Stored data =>

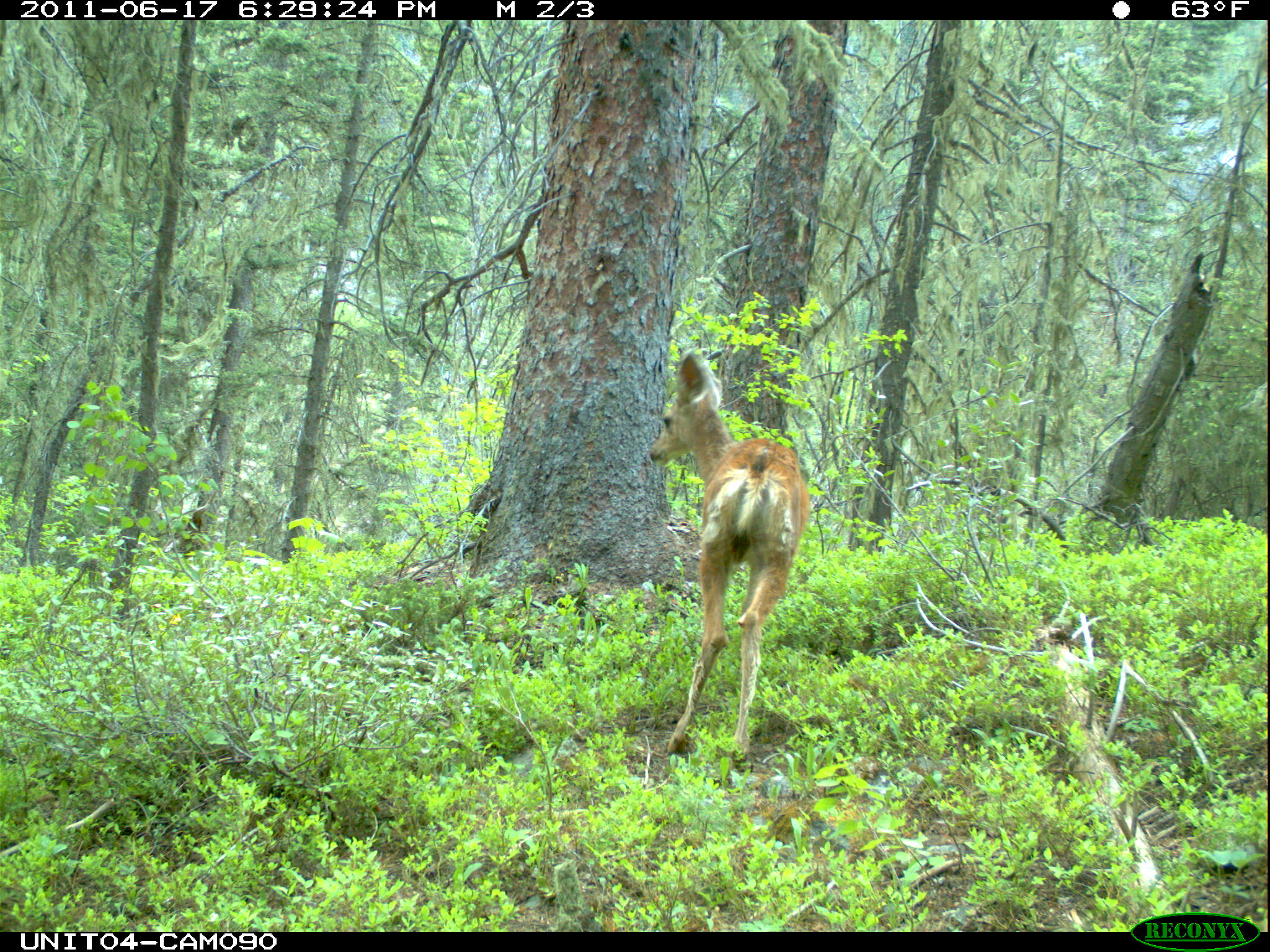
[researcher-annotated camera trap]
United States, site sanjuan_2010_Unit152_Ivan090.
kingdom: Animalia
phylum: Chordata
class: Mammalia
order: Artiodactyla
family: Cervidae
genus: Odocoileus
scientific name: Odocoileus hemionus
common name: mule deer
--
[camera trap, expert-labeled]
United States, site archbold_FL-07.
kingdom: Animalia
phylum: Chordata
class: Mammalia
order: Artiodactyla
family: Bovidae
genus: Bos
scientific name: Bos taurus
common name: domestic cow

Your instructions =>
For every line of the entries holding the string "trap", add one to a tally; give the final figure only.

Solved problem =>
2